◆ YOUR GOAL:
Edit the items starting at the line that contains "How much of" and ending at the end of the items: replace "metres" with "meters" and leave all other text unchanged.

◆ DATA LINES:

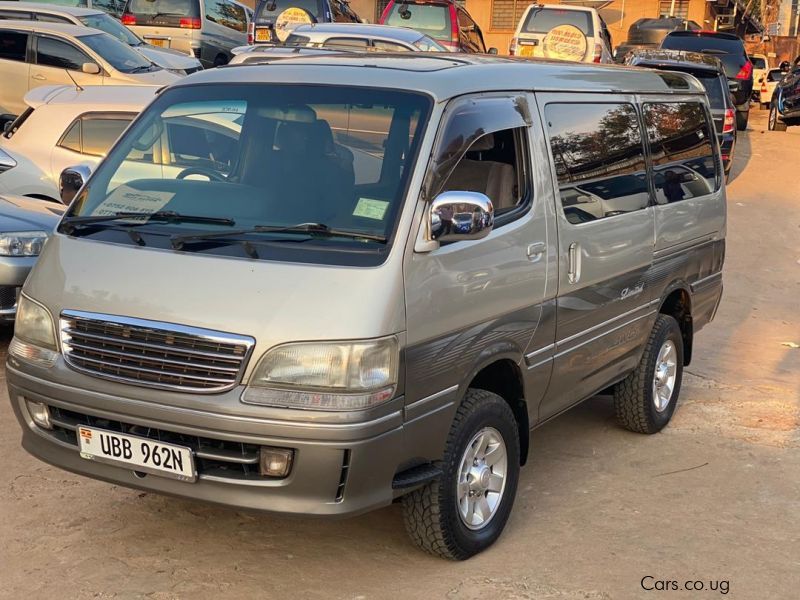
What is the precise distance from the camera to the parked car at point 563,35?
1911 centimetres

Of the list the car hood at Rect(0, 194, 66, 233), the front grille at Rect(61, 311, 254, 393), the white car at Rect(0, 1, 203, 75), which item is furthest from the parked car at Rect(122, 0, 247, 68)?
the front grille at Rect(61, 311, 254, 393)

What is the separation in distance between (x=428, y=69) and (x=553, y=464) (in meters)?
2.36

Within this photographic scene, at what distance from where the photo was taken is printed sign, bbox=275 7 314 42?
17.4m

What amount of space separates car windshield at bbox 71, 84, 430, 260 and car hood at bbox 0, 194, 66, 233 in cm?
244

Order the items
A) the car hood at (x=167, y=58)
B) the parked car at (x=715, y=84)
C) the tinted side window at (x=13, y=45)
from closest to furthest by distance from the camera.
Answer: the tinted side window at (x=13, y=45)
the car hood at (x=167, y=58)
the parked car at (x=715, y=84)

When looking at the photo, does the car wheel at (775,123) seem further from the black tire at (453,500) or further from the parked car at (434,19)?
the black tire at (453,500)

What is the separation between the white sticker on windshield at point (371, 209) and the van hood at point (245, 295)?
0.25 meters

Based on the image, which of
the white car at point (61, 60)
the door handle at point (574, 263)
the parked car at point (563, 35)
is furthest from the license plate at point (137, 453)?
the parked car at point (563, 35)

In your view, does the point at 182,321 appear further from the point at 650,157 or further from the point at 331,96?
the point at 650,157

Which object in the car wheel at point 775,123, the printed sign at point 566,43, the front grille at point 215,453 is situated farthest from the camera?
the car wheel at point 775,123

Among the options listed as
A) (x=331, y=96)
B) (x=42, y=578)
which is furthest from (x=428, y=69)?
(x=42, y=578)

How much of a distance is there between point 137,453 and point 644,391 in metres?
3.26

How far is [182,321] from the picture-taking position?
3715 mm

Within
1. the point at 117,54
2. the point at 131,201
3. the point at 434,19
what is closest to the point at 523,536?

◆ FINISHED ANSWER:
How much of a distance is there between point 137,453 and point 644,391 in meters?
3.26

How far is [182,321] from the picture-taking position?
3715 mm

Within
1. the point at 117,54
2. the point at 131,201
3. the point at 434,19
what is closest to the point at 523,536?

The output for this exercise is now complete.